LLMs Write GPU Code That Is Wrong And Slow
Based on research by Han Wang, Jintao Zhang, Kai Jiang, Haoxu Wang, Jianfei Chen
LLMs are touted as the future of high-performance computing, promising to write faster GPU code than humans. But a new benchmark reveals a harsh reality: while these models can sometimes generate code that runs, they frequently fail to understand the underlying physics of hardware efficiency. The gap between syntactic correctness and actual performance is widening, exposing a critical blind spot in current AI capabilities.
Researchers introduced KernelBench-X, a comprehensive test suite evaluating LLM-generated GPU kernels across 176 tasks in 15 categories. The study dismantles the assumption that better algorithms automatically yield better code. Instead, the structure of the task itself is the primary driver of success. For instance, mathematical tasks are solved consistently, while complex fusion tasks fail across all tested methods. This suggests that the difficulty lies not in the AI's design, but in the inherent complexity of coordinating global operations within the GPU architecture.

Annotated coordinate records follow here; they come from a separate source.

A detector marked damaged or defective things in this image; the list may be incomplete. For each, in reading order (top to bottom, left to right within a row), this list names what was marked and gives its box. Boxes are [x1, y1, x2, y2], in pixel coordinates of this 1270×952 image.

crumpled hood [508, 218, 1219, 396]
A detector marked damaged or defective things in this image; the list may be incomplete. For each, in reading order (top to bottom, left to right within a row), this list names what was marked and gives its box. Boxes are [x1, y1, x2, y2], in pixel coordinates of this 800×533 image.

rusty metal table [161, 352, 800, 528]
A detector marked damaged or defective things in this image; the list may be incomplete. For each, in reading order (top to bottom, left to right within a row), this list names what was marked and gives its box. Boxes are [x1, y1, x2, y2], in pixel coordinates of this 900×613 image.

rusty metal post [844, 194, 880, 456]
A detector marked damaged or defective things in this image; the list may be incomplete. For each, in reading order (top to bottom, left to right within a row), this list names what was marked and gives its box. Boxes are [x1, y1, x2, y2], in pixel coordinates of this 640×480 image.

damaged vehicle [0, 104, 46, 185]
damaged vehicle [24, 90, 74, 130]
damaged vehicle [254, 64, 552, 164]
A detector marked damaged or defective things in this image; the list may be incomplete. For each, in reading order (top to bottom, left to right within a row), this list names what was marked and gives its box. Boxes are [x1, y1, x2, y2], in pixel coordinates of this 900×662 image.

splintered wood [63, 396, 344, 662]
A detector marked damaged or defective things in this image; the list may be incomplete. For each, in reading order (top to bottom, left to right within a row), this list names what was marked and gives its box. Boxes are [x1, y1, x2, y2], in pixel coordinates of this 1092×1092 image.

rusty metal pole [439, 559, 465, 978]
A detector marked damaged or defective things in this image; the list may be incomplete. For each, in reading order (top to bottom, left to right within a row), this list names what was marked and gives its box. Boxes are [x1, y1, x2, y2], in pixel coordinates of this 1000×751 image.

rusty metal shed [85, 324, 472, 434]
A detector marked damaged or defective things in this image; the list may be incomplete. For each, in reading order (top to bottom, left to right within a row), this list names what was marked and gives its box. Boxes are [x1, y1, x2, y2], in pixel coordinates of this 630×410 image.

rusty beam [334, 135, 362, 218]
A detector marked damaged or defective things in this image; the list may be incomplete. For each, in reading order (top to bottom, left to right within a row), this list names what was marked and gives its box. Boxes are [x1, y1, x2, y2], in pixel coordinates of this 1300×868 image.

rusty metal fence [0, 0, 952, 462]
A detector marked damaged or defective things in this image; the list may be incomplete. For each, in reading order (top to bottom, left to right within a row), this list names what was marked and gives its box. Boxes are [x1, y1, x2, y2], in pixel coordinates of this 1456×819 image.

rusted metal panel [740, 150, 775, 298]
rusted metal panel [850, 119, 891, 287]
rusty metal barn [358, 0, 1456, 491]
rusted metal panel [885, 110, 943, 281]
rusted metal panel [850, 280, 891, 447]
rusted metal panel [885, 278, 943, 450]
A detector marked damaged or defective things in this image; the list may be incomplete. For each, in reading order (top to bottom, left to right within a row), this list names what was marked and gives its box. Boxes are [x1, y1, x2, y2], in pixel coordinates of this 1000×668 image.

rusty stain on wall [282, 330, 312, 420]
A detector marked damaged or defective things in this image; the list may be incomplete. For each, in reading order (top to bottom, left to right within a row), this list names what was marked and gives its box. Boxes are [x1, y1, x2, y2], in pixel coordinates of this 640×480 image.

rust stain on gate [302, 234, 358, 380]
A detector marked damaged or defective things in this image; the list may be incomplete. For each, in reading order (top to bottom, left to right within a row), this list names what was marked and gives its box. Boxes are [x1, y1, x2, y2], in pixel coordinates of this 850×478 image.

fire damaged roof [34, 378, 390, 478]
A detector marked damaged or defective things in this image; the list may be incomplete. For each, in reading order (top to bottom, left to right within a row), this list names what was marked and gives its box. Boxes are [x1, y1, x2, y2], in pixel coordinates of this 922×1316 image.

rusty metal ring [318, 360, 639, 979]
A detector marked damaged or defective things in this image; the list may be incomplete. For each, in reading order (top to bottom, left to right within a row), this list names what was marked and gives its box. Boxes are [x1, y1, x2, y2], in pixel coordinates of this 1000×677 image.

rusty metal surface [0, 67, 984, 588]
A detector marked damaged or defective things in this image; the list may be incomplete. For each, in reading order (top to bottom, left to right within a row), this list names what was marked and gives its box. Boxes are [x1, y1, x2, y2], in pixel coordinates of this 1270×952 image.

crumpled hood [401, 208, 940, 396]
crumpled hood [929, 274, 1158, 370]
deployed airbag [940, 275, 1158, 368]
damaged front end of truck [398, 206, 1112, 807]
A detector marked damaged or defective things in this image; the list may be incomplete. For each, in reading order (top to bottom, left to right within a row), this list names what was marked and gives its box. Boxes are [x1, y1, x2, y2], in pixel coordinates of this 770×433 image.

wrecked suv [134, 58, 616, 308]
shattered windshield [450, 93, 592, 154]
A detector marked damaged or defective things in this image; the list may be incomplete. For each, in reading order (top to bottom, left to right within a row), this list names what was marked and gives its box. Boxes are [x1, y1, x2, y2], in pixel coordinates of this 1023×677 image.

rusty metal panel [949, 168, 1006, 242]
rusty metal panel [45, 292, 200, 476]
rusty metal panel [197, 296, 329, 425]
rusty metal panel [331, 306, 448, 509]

The findings deliver a surprising double-edged sword. Iterative refinement helps the AI fix syntax errors, raising the compile rate significantly. However, this improvement comes at a cost: the performance of the newly corrected kernels drops compared to those that were correct from the start. Even more alarming is the disconnect between correctness and speed. Nearly half of the kernels that successfully compiled were actually slower than standard PyTorch baselines. The model also completely failed at quantization tasks, indicating a fundamental misunderstanding of numerical precision rather than simple coding mistakes.
The takeaway is clear: generating code that compiles is no longer enough. Future progress requires moving beyond surface-level syntax to explicitly model numerical precision and hardware efficiency. Until AI can grasp the global coordination required for true optimization, LLM-generated kernels will remain a novelty rather than a reliable tool for high-performance computing.